Africa-Press – Kenya. The managements of water companies in the counties are for the first time set to face senators to explain the expenditure of millions they control.
This comes amid reports of massive financial malpractice and huge pending bills that have threatened to bring down the companies.
Senate County Public Investments and Special Funds (Cpisp) Committee has dispatched summon letters to the agencies as it started investigations into the financial books of the companies.
“We want them (the agencies) to explain to us how they have been spending public [money] they are entrusted with,” committee chairman Godfrey Osotsi said.
The new committee was created in the amended standing orders to inquire into the Cpisp by the devolved units.
It was hived off from the County Public Accounts and Investments Committee, which was split into Cpisp and County Public Accounts Committee.
“Counties have made so many investments but, as the Senate, we have never scrunitised their financial books as the oversight House,” Osotsi said.

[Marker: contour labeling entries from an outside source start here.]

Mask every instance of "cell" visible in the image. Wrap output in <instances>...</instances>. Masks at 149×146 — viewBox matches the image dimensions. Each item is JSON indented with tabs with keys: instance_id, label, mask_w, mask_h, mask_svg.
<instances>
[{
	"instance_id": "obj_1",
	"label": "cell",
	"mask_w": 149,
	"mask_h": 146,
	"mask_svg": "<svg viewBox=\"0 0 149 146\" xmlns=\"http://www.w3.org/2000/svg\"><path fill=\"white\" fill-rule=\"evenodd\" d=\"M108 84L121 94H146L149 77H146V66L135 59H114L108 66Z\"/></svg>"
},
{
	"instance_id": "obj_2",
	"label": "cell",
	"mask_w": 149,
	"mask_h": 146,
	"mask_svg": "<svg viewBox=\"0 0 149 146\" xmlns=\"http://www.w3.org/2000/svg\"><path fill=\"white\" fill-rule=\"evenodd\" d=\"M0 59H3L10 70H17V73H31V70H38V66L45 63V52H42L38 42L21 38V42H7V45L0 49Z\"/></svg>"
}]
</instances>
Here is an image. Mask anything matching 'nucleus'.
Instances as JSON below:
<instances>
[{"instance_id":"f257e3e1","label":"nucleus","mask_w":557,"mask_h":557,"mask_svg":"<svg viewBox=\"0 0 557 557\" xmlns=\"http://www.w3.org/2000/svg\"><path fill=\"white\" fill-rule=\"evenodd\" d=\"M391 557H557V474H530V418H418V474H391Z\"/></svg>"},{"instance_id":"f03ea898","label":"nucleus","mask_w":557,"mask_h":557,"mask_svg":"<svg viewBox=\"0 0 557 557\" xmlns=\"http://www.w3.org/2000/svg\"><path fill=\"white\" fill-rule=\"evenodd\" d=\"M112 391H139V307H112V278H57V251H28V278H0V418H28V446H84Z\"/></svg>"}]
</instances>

Recent audit reports by Auditor General Nancy Gathungu revealed that the companies could soon be on their financial knees due to massive wastage and non-payment of bills by their customers.
Many firms, the reports indicate, also risk losing valuable assets, including prime parcels of land and vehicles.
The firms lack ownership of documents such as title deeds and logbooks to secure the items from theft.
The reports for the financial year ending June 30, 2021, reveal that many firms are owed billions of shillings by their customers.
This has pushed many of the companies to declare them as bad debt, condemning them to a financial hole.
This is even as the firms incur huge losses due to non-revenue water, mainly caused by leakages and wastage.
In Nyeri, the Nyeri Water and Sanitation Company Limited provided Sh41.94 million as doubtful debts for the year under review.
“However, the basis of provision for doubtful debts of Sh41.94 million was disclosed in the financial statements or explained,” the report states.
In Laikipia, Nanyuki Water and Sewerage Company approved the write off of the special bad debts of Sh36.60 million
However, the move was not approved by the county Finance executive.
“This is contrary to section 150(2) of the PFM Act, which requires an accounting officer for a county government entity to obtain approval of the county executive committees members for finance to write off a loss,” the report states.
The auditor questioned the criteria of selecting debtors who qualified for write off, stating that most of them were entities that still exist and the management ought to have planned for payments.
The firm lacks ownership documents for a Sh30 million land acquired from Nanyuki High School.
It also lacks logbooks for four motor vehicles and a motorcycle valued at Sh4.16 million.
The company, the reports reveal, lost Sh12.68 million to wastage. Some 40 per cent of the water supplied by the firm did not generate revenue.
This was over and above the allowable loss of 25 per cent provided by the Water Services Regulatory Board guidelines.
Machakos Water and Sewerage Company Limited is owed Sh123.08 million by its customers against the provision of Sh39.28 million for bad debts.
“Some balances had been outstanding for longer and may require specific provision or write-off from the books,” the auditor said.
The report shows that the firms lost Sh60.98 million in revenue due to wastage and leakages.
This is the value of 530,263 cubic metres that were not billed to customers during the year.
“The non-revenue water exceeded the 25 per cent threshold of total production set in the guidelines issued by the water services regulatory board,” the report states.